- **Objective**
Convert the stretch of rows below that begins with the line containing "In the scene shown" and ends with the line containing "3307 millimetres", both lines included, into a numbered list with blank lines left out. Leave every other line out.

- **Items from a dataset**
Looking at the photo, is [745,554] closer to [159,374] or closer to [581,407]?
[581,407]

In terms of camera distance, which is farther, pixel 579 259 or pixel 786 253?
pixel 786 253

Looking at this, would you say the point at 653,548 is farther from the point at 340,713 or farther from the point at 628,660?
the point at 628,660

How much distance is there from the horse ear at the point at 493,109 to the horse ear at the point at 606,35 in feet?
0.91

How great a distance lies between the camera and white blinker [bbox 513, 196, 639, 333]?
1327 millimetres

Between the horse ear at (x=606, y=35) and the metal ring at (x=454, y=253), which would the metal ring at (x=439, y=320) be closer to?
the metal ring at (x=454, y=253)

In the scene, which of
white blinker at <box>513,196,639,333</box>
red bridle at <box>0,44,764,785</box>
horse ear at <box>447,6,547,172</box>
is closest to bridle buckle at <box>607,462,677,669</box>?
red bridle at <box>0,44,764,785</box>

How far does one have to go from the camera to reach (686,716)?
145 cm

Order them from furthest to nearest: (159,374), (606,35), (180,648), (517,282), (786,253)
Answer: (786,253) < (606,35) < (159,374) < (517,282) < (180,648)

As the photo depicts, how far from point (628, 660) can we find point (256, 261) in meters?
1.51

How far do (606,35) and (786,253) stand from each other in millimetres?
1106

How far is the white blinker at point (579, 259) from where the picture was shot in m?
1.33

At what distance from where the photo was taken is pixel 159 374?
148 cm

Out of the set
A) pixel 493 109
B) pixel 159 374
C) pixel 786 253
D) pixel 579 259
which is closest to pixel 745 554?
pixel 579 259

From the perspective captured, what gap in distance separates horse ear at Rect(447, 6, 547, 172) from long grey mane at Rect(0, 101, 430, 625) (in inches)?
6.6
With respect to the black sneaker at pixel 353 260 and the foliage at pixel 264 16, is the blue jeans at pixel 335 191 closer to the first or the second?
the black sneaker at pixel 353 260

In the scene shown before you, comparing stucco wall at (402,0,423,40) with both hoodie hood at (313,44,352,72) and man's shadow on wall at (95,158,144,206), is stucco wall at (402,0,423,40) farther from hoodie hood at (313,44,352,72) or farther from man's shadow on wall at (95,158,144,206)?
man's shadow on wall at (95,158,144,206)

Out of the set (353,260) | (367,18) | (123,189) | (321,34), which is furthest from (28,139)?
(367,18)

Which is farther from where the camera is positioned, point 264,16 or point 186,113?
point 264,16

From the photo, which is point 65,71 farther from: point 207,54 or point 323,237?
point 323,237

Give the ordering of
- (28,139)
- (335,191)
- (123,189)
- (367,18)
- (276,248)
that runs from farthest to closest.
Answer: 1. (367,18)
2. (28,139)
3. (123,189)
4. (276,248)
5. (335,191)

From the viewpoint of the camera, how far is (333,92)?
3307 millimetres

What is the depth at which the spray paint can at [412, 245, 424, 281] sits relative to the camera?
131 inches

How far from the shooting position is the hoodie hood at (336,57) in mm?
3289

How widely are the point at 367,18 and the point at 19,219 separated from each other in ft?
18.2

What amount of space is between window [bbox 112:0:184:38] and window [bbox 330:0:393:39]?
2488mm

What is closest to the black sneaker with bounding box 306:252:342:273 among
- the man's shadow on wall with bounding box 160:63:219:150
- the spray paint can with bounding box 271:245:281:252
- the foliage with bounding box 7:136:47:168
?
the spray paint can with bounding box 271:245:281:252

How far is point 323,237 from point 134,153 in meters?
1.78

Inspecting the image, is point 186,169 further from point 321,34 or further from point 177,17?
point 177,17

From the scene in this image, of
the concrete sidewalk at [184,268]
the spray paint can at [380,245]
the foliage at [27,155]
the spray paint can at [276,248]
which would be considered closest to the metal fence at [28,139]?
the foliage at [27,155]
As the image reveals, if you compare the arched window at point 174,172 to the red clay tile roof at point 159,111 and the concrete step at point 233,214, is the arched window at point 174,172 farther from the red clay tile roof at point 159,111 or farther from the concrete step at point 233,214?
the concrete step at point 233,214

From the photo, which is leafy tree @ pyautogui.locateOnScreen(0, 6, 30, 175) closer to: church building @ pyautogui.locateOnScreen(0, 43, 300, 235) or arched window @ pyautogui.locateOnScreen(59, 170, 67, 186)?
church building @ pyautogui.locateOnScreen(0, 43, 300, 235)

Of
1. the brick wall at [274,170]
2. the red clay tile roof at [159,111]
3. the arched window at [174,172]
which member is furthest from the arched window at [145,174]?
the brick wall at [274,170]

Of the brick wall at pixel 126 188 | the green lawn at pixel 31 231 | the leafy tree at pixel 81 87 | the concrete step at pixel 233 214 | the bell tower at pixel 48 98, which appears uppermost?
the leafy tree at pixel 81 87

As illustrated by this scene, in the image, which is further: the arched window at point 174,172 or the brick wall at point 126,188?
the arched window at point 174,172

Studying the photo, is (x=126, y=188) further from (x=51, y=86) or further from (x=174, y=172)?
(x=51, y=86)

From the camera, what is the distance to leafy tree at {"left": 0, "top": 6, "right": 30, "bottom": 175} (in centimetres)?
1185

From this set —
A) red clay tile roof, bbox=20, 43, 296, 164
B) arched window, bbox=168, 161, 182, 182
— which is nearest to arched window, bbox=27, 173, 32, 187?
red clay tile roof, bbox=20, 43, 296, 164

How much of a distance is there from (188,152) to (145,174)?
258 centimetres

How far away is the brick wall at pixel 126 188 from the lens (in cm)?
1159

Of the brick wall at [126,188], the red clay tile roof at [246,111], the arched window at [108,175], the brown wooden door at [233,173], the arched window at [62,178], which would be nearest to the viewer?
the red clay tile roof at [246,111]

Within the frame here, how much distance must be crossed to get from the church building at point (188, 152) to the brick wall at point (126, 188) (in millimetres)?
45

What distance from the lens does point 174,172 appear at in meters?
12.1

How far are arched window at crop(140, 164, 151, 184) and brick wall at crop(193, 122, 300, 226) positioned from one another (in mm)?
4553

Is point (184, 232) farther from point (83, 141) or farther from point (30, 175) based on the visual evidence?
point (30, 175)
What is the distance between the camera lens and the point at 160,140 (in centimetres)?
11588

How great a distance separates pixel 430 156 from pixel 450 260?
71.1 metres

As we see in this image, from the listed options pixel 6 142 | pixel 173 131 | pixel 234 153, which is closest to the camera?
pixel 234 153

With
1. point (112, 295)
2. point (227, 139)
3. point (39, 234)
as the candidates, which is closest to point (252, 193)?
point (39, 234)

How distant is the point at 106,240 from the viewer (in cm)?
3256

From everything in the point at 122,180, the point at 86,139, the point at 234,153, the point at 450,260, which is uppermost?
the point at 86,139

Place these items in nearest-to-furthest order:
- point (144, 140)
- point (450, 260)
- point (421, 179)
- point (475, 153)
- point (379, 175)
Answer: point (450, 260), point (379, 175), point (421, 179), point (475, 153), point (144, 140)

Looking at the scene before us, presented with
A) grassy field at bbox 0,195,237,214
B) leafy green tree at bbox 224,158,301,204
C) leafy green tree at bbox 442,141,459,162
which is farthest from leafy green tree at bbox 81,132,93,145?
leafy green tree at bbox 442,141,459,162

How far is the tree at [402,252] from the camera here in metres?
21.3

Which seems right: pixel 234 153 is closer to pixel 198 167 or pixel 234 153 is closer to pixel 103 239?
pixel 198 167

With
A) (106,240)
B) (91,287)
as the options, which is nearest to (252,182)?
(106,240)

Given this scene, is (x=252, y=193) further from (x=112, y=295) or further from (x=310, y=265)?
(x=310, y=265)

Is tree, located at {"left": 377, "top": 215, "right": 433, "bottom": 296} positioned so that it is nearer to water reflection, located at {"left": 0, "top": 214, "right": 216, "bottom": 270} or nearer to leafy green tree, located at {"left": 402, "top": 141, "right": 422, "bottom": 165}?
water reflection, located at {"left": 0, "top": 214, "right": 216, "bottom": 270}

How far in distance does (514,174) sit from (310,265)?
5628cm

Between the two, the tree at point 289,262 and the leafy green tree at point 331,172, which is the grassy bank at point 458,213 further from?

- **Solved exercise**
1. In the scene shown before you, comparing stucco wall at (402,0,423,40) with both hoodie hood at (313,44,352,72) and man's shadow on wall at (95,158,144,206), is stucco wall at (402,0,423,40) farther from hoodie hood at (313,44,352,72) or farther from man's shadow on wall at (95,158,144,206)?
2. man's shadow on wall at (95,158,144,206)
3. Out of the set (353,260) | (367,18) | (123,189) | (321,34), which is furthest from (28,139)?
4. (367,18)
5. Which is farther from where the camera is positioned, point 264,16 or point 186,113?
6. point 264,16
7. From the photo, which is point 65,71 farther from: point 207,54 or point 323,237?
8. point 323,237
9. Give the ordering of
10. - (28,139)
11. - (335,191)
12. - (123,189)
13. - (367,18)
14. - (276,248)
15. that runs from farthest to closest.
16. Answer: 1. (367,18)
17. 2. (28,139)
18. 3. (123,189)
19. 4. (276,248)
20. 5. (335,191)
21. From the viewpoint of the camera, how far is (333,92)?
22. 3307 millimetres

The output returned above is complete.